(WHAT IS EXPECTED): Among the entries below, how many lines contain "mean"? Answer with the number only.
++++++++++
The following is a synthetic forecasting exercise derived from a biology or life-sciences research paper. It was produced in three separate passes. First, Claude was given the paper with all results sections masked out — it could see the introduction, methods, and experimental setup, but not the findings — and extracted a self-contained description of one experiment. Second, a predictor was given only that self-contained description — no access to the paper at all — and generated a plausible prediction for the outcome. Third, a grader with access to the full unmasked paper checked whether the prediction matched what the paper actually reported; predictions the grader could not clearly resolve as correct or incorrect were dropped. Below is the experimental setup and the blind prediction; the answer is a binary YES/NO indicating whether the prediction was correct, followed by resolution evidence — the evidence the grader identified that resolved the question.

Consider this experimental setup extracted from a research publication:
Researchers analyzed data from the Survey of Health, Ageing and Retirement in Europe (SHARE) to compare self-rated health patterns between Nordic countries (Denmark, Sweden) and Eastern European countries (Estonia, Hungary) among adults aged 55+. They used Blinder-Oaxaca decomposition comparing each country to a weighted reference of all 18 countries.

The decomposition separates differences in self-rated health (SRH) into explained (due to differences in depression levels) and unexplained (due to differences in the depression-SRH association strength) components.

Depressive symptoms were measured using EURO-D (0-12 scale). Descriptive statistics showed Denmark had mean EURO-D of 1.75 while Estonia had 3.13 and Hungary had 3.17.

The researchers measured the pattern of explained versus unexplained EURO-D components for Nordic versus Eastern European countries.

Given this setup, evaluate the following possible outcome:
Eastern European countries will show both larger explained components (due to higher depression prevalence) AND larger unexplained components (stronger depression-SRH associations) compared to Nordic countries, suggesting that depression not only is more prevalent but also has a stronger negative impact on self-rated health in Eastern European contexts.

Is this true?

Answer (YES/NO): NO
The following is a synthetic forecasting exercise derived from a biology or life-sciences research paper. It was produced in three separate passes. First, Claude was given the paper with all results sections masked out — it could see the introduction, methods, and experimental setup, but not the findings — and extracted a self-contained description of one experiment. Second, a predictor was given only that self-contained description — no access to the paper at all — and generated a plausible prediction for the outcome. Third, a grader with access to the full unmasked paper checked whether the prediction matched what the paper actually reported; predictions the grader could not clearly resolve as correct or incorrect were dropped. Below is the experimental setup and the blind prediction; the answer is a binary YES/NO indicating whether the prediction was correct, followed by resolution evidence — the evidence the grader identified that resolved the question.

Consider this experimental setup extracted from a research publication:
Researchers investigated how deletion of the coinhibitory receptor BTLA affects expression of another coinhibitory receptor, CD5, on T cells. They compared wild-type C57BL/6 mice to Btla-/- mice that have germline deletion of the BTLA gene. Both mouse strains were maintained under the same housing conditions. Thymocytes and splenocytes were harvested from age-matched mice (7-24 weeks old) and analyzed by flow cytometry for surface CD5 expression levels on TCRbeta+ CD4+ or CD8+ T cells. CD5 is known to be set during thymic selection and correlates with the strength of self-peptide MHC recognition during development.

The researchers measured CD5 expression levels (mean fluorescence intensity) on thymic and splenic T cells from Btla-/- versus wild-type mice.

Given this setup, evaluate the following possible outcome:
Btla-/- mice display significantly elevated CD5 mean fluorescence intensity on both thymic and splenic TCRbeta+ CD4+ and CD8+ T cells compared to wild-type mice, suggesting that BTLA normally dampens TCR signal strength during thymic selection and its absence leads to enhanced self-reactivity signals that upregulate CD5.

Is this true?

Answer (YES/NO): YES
++++++++++
(ANSWER TO THIS PROBLEM): 3